C’est une scène de liesse. Des visages radieux malgré l’épuisement et les longues journées d’attente. Les migrants de l’Open Arms ont appris qu’ils pourraient enfin débarquer sur la terre ferme de Lampedusa, le mardi 20 août. Cette issue heureuse ne peut dissiper l’immense malaise provoqué par l’épreuve imposée à ces déracinés, au vu et au su du monde entier. Impossible d’effacer les images d’un bateau interdit de libérer son chargement de misère humaine – mais où est l’humain dans cette histoire ? – et que les autorités italiennes, par la voix de Matteo Salvini, voulaient contraindre à retraverser la Méditerranée jusqu’au port espagnol d’Algésiras. Ubu aux aguets, on allait suivre une nouvelle odyssée de ce navire humanitaire auquel, malgré son nom, l’Italie fermait les bras en le contraignant à parcourir 950 milles nautiques, soit 1 800 kilomètres… Telle était l’ultime solution envisagée avant que la justice de la Péninsule, face à l’état d’urgence des 107 migrants à bord, ne décide de les évacuer à Lampedusa. Pendant ce temps, l’Ocean Viking de SOS Méditerranée et de Médecins sans frontières cherchait un port d’accueil entre l’Italie et Malte pour ses 356 rescapés.

Pour sa reprise, le 1 a voulu revenir sur cette situation apparue au grand jour en 2015, massivement nourrie par l’effondrement libyen et la guerre en Syrie. Quatre ans plus tard, l’Europe s’est dotée d’armes sécuritaires plus qu’humanitaires. Les candidats à l’exil traversent trois à quatre fois moins Mare Nostrum, mais ils y meurent deux fois plus. Depuis janvier, 6 % des migrants ayant emprunté cette route ont disparu en mer, soit 843 victimes, un taux de mortalité qui a doublé au regard de 2018. La Méditerranée est devenue le mouroir de l’Europe. Son miroir aussi. Il est aisé de stigmatiser Salvini. Mais que dire de nombre de pays de l’« Union » européenne, où siègent, aurait dit de Gaulle, autant d’égoïsmes que de membres inscrits ? 

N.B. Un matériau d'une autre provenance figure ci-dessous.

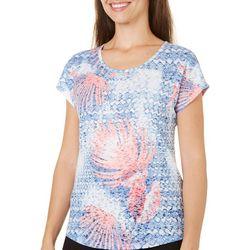 Coral Bay Womens Tropical Leaves Print Burnout Top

La France s’est certes engagée à accueillir 40 rescapés de l’Open Arms et à leur accorder le statut de réfugié s’ils se trouvent, étrange formule, « en besoin de protection ». Pour autant, le sort des migrants sur notre territoire relève davantage de la violence que de l’accueil. De Grande-Synthe à Paris-Porte de la Chapelle, leurs conditions de vie sont si tendues que la solidarité ne résiste pas à la xénophobie. Une situation qui a inspiré ces paroles à la capitaine allemande du Sea-Watch 3, Pia Klemp, pour justifier son récent refus de la médaille de la Ville de Paris : « Mme Hidalgo, vous voulez me décorer pour mon action solidaire en Méditerranée. Votre police vole les couvertures de personnes contraintes de vivre dans la rue, vous réprimez des manifestations et criminalisez des personnes qui défendent les droits des migrants et des demandeurs d’asile. Vous voulez me donner une médaille pour des actions que vous combattez à l’intérieur de vos propres remparts. » La critique est cinglante. Elle dépasse de loin les murs de la capitale.